– Słuchałem jednego i drugiego wystąpienia na żywo. Prezydent Andrzej Duda wystąpił jako głowa państwa. Zaczął od przypomnienia, iż minął rok od wyborów, w wyniku których została dokonana przez wyborców zmiana władzy, wspomniał o wysokiej frekwencji. jeżeli chodzi o podsumowanie, prezydent odnosił się jedynie do tych kwestii, które dotyczą jego prerogatyw. Nie mówił o sprawach, które są poza jego kompetencjami. Poruszył zatem, po pierwsze, kwestie związane z prawem, przestrzeganiem Konstytucji RP, po drugie, obronnością, a po trzecie, z polityką międzynarodową. Prezydent jasno podkreślił, iż nie ma zgody na to, aby ktoś kwestionował wyroki Trybunału Konstytucyjnego, sędziów, KRS, Sąd Najwyższy. To są działania na szkodę państwa polskiego. Prezydent jako strażnik Konstytucji musi pilnować konstytucyjnego porządku. Ze strony Andrzeja Dudy nie ma zgody na to, aby rządzić w państwie dzięki uchwał czy dekretów premiera. Nie może być tak, iż rządzący uznają jedne wyroki, a innych nie uznają, w zależności od tego, co jest im na rękę.

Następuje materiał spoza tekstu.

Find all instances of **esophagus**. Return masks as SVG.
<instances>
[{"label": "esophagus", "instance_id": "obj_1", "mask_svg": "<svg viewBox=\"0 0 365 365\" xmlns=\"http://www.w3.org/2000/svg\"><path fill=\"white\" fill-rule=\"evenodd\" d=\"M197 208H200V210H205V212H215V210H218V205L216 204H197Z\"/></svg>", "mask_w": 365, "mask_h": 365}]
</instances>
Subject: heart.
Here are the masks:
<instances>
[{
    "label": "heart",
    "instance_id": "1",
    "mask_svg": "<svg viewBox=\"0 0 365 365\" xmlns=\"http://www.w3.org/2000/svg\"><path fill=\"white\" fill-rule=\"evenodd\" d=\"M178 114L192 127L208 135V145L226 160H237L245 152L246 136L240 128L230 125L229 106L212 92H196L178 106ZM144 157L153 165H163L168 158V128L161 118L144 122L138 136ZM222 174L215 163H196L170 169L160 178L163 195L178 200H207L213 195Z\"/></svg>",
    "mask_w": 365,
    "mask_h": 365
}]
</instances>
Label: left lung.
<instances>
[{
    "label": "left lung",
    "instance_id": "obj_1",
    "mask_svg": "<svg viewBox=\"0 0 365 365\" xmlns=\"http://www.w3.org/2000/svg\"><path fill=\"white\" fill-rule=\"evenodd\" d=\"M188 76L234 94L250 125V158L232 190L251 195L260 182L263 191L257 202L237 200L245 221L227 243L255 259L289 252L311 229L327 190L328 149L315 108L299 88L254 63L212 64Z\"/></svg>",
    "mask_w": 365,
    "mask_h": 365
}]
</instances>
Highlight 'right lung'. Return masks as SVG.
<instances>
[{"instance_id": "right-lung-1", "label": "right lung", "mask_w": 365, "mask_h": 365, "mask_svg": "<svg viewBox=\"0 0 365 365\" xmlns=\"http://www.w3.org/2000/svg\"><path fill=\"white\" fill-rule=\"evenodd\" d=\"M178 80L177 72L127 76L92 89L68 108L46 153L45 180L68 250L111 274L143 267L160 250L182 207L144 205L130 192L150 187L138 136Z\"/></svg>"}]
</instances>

Obnażona hipokryzja premiera
– Słuchałem jednego i drugiego wystąpienia na żywo. Prezydent Andrzej Duda wystąpił jako głowa państwa. Zaczął od przypomnienia, iż minął rok od wyborów, w wyniku których została dokonana przez wyborców zmiana władzy, wspomniał o wysokiej frekwencji. jeżeli chodzi o podsumowanie, prezydent odnosił się jedynie do tych kwestii, które dotyczą jego prerogatyw. Nie mówił o sprawach, które są poza jego kompetencjami. Poruszył zatem, po pierwsze, kwestie związane z prawem, przestrzeganiem Konstytucji RP, po drugie, obronnością, a po trzecie, z polityką międzynarodową. Prezydent jasno podkreślił, iż nie ma zgody na to, aby ktoś kwestionował wyroki Trybunału Konstytucyjnego, sędziów, KRS, Sąd Najwyższy. To są działania na szkodę państwa polskiego. Prezydent jako strażnik Konstytucji musi pilnować konstytucyjnego porządku. Ze strony Andrzeja Dudy nie ma zgody na to, aby rządzić w państwie dzięki uchwał czy dekretów premiera. Nie może być tak, iż rządzący uznają jedne wyroki, a innych nie uznają, w zależności od tego, co jest im na rękę.